[Stored records]
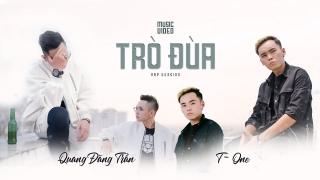 Trò Đùa (Rap Version) - Quang Đăng Trần, T-ONE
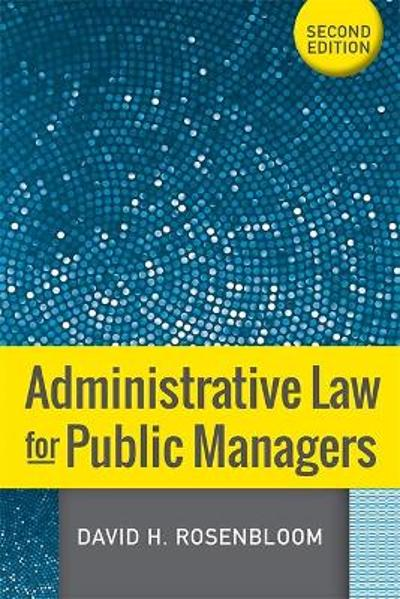 Administrative Law for Public Managers - David H. Rosenbloom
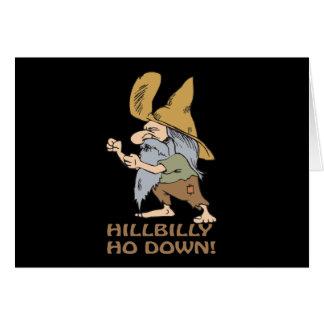 HillBilly Ho abajo Tarjeta De Felicitación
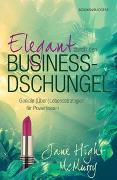 Cover-Bild zu Elegant durch den Business-Dschungel von McMurry, Jane Hight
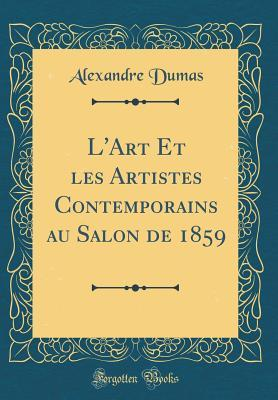 L'Art Et Les Artistes Contemporains Au Salon de 1859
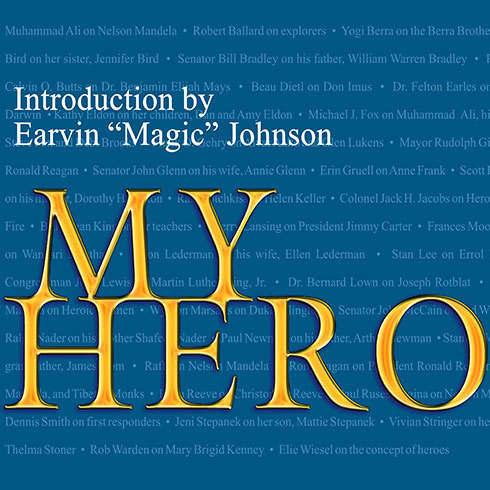 Printable My Hero: Extraordinary People on the Heroes Who Inspire Them Audiobook Cover Art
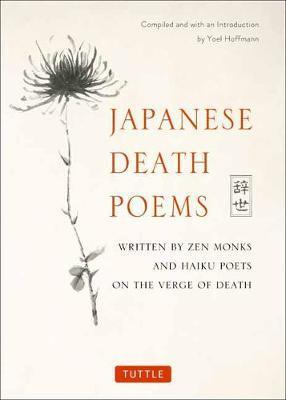 Japanese Death Poems - Written by Zen Monks and Haiku Poets on the Verge of Death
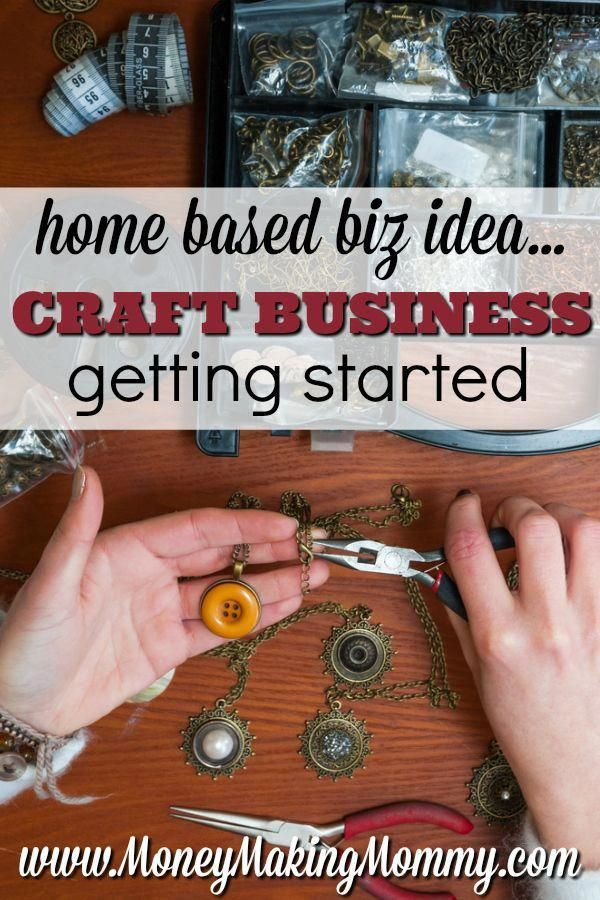 Home Business Idea Start Your Own Craft Business Moneymakingmommy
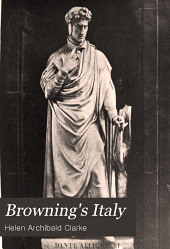 Browning's Italy: A Study of Italian Life and Art in Browning
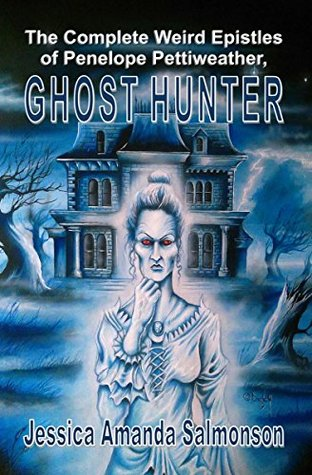 The Complete Weird Epistles of Penelope Pettiweather, Ghost Hunter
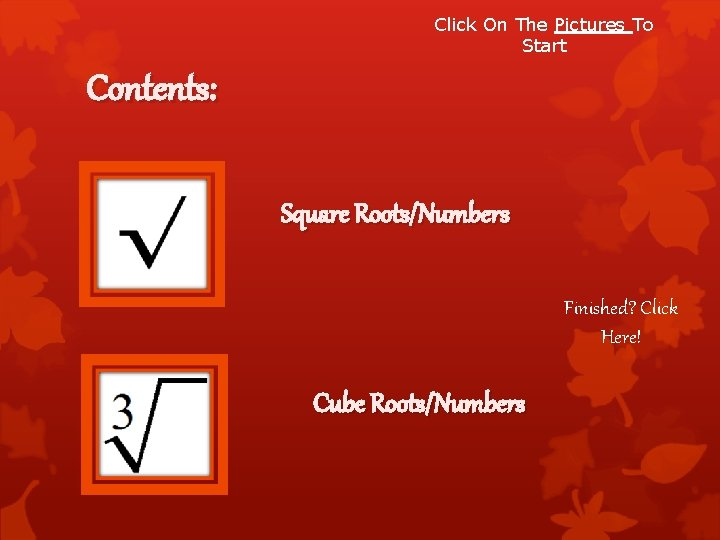Click On The Pictures To Start Contents: Square Roots/Numbers Finished? Click Here! Cube Roots/Numbers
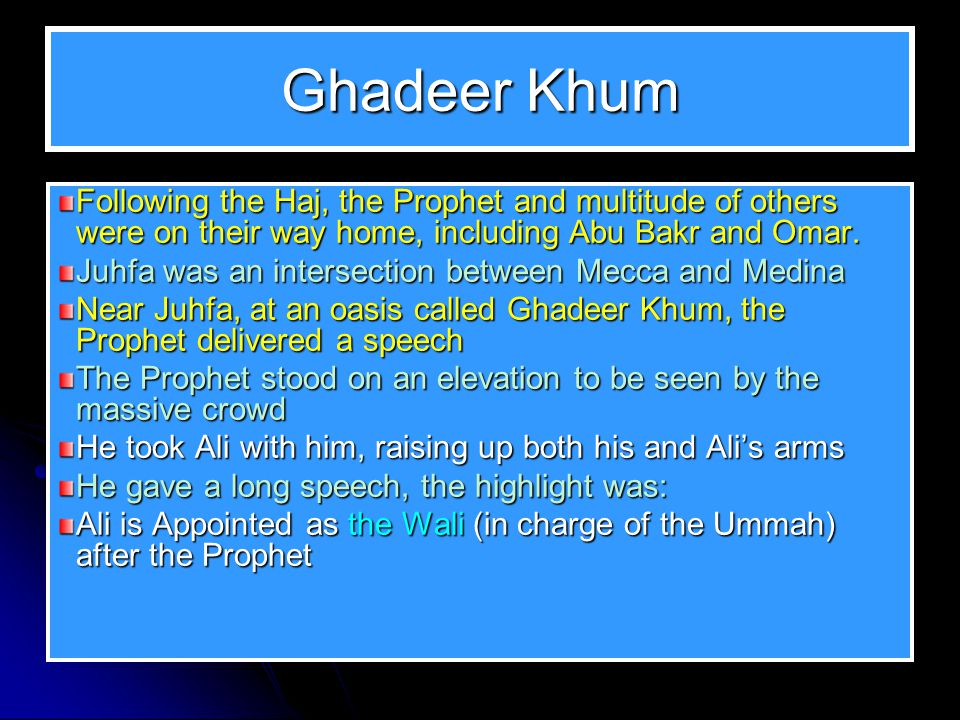 Ghadeer Khum Following the Haj, the Prophet and multitude of others were on their way home, including Abu Bakr and Omar.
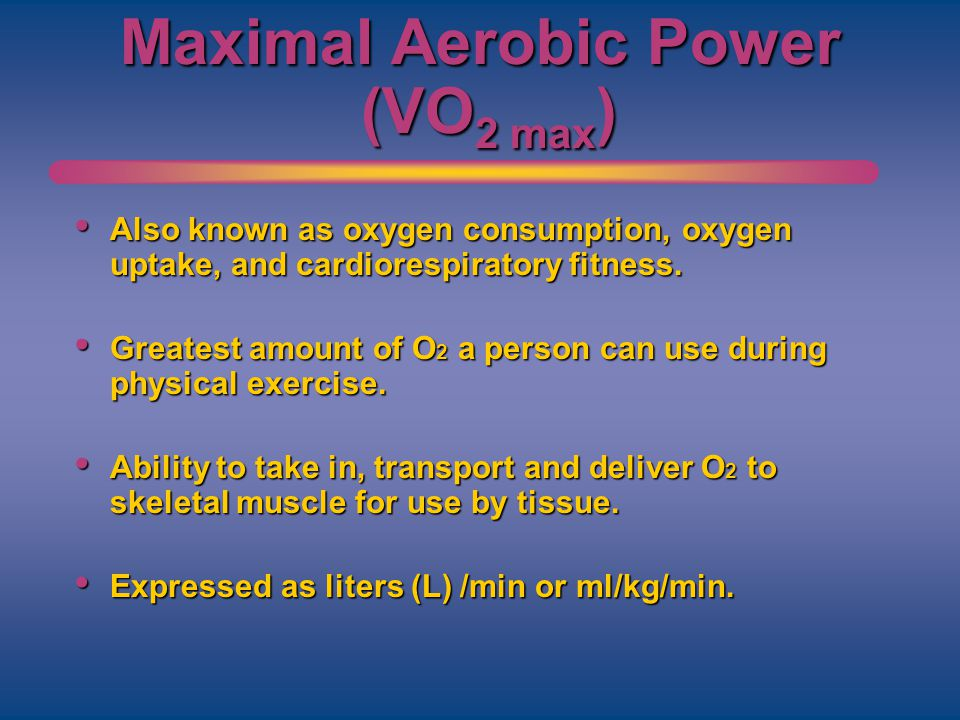 Maximal Aerobic Power (VO 2 max ) Also known as oxygen consumption, oxygen uptake, and cardiorespiratory fitness. Also known as oxygen consumption, ox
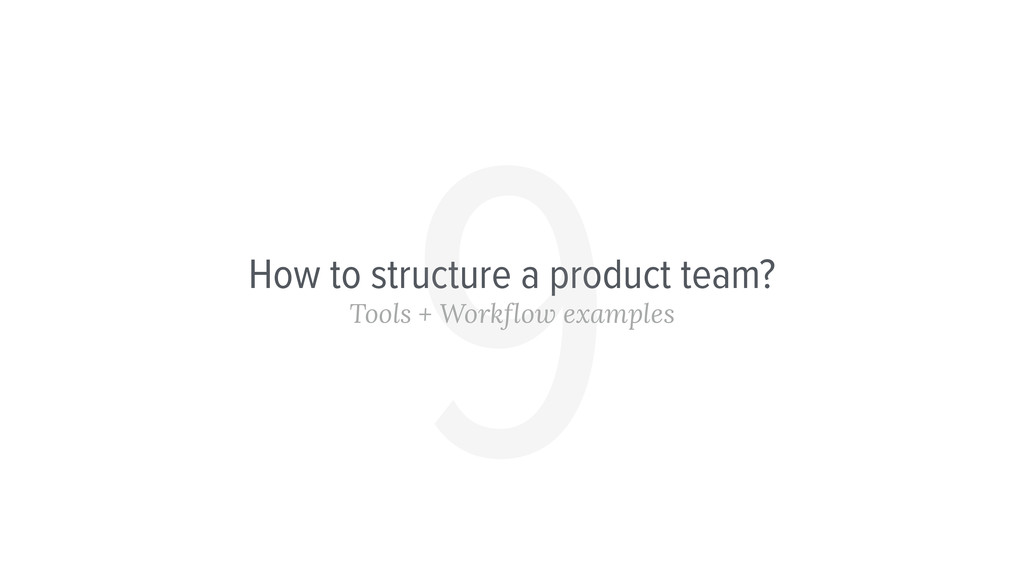 How to structure a product team? Tools + Workfl...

▶ **EXERCISE INSTRUCTIONS**
Return only the lines running from the start of the entries above to the line that contains "Japanese Death Poems", inclusive, and omit every picture.

▶ **FINAL ANSWER**
 Trò Đùa (Rap Version) - Quang Đăng Trần, T-ONE
 Administrative Law for Public Managers - David H. Rosenbloom
 HillBilly Ho abajo Tarjeta De Felicitación
 Cover-Bild zu Elegant durch den Business-Dschungel von McMurry, Jane Hight
 L'Art Et Les Artistes Contemporains Au Salon de 1859
 Printable My Hero: Extraordinary People on the Heroes Who Inspire Them Audiobook Cover Art
 Japanese Death Poems - Written by Zen Monks and Haiku Poets on the Verge of Death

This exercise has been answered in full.